START TEXT PASSAGE

# Quoting Recipes from books



## giggler (Sep 29, 2012)

I would like to share a recipe from a book..

Though I make the Recipe just a bit differently..

I feel I should give Absolute Credit to the Author, ( the book may be out of print, but still for sale on Amazon)..

How does one handle this without Stepping on Toes?

Eric, Austin Tx.


----------



## bakechef (Sep 29, 2012)

Write the recipe in your own words, along with your changes and you should be fine.  I feel that it is good form to add "inspired by" if the recipe is from a blog, website or book.  From what others have said here, you cannot copy write a list of ingredients, so if the instructions are in your own words, you should be safe.


----------



## CWS4322 (Sep 29, 2012)

Review:

http://www.discusscooking.com/forums/misc.php?do=sknetwork&page=rules

for the rules re: the forum and posting recipes from sources that are copyrighted.


----------



## GLC (Sep 29, 2012)

I would just say something like, "So-and-so, in her book Cooking to Kill, gives a recipe something like this one.  But I have changed things a little by...."   Then just write it up in your own terms, without following the original text. 

Copyright issues like this are not hard to understand when you consider that it's copyright, not patent, so what's protected is the actual literal text or graphic, not the formula. Don't copy the author's text, and you're not afoul of copyright. 

Crediting the formula, the ingredients and steps (not using the same words) to the original author is just courtesy.


----------



## CWS4322 (Sep 29, 2012)

Patents are expensive to maintain. However, copyright violation does carry a hefty financial penalty (in Canada, it is $50K and possibly 2 years in jail). I won't go into how I feel about "to the original author is just a courtesy." "Not using the same words" is a form of plagiarism Plagerism legal definition of Plagerism. Plagerism synonyms by the Free Online Law Dictionary. and should not be encouraged, IMO.


----------



## PrincessFiona60 (Sep 29, 2012)

CWS4322 said:


> Review:
> 
> http://www.discusscooking.com/forums/misc.php?do=sknetwork&page=rules
> 
> for the rules re: the forum and posting recipes from sources that are copyrighted.



CWS is exactly right.  The link goes directly to the Community Rules on posting standards, including the posting of Copyright material.

Thanks, CWS!


----------



## CraigC (Sep 30, 2012)

See if you can find the recipe from the book online and just provide a link.


----------



## Greg Who Cooks (Oct 1, 2012)

There is no joy in cutting and pasting a recipe from a book. All that does is help distribute a copyrighted work bypassing payment to the author and publisher. Instead, do what I do.

As stated above, (1) a list of ingredients cannot be copyrighted. (2) The copyrighted work is the text describing the recipe's method.

So go cook the recipe several times, then put away the book and cook the recipe again and write down what you did. Post that, along with the original list of ingredients. (Or change them. By the time you've cooked it several times you'll probably want to change something.)


----------

END TEXT PASSAGE
START RECORDED DATA

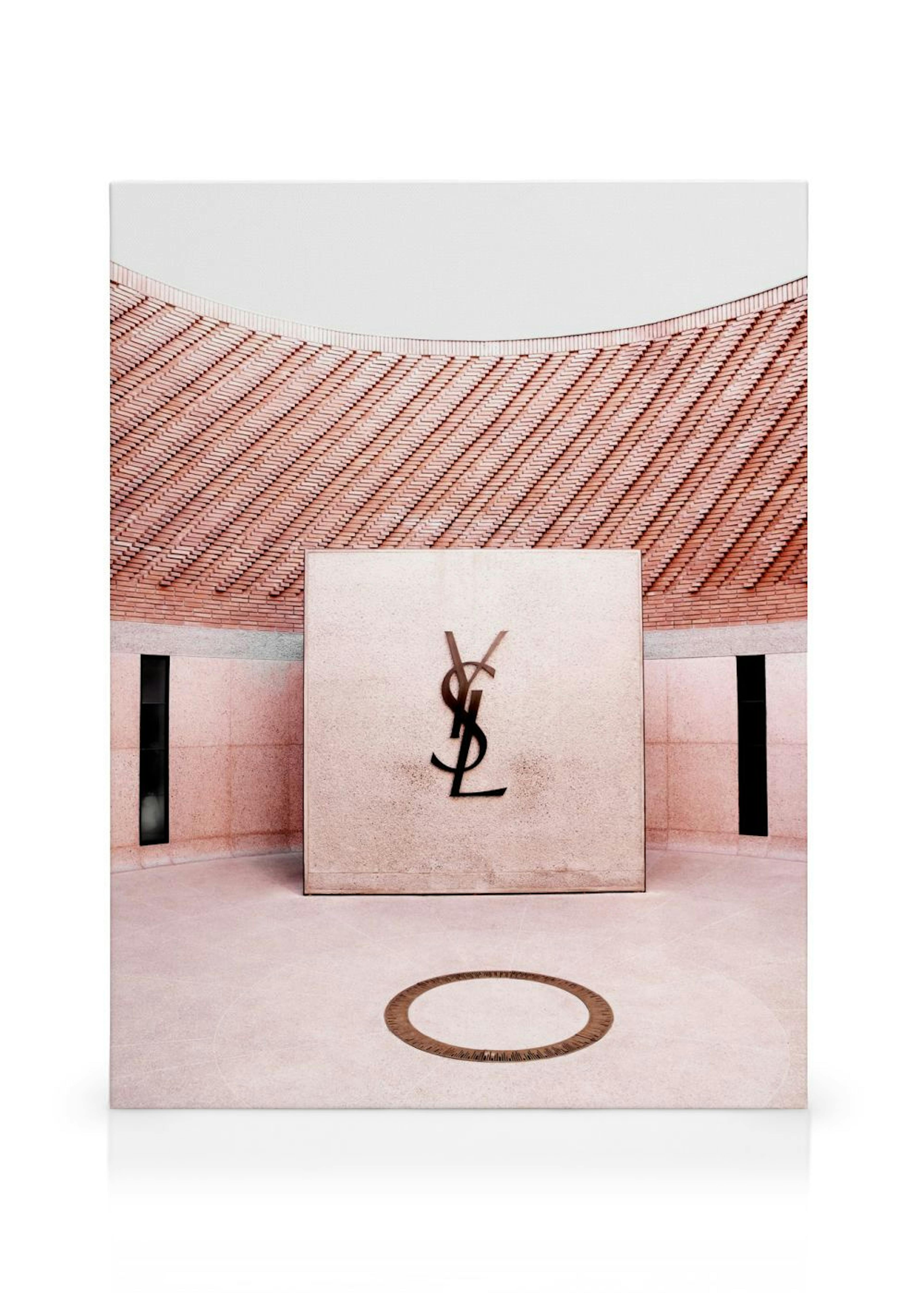 YSL Fashion Museum Obraz na płótnie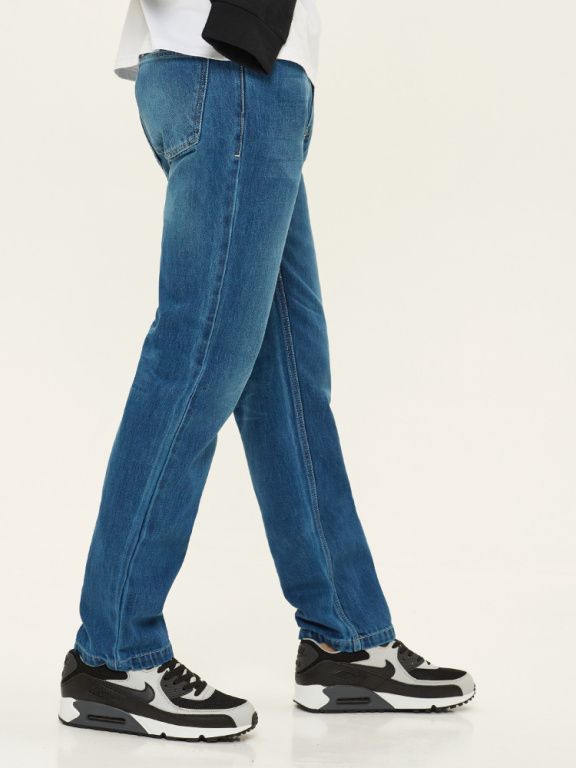 Джинсы мужские INFLAME Casual 101, синий светлый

END RECORDED DATA

EXERCISE DESCRIPTION:
Reproduce verbatim the stretch of the forum thread about quoting recipes from books that runs from "## giggler (Sep" through "Eric, Austin Tx.".

EXERCISE OUTPUT:
## giggler (Sep 29, 2012)

I would like to share a recipe from a book..

Though I make the Recipe just a bit differently..

I feel I should give Absolute Credit to the Author, ( the book may be out of print, but still for sale on Amazon)..

How does one handle this without Stepping on Toes?

Eric, Austin Tx.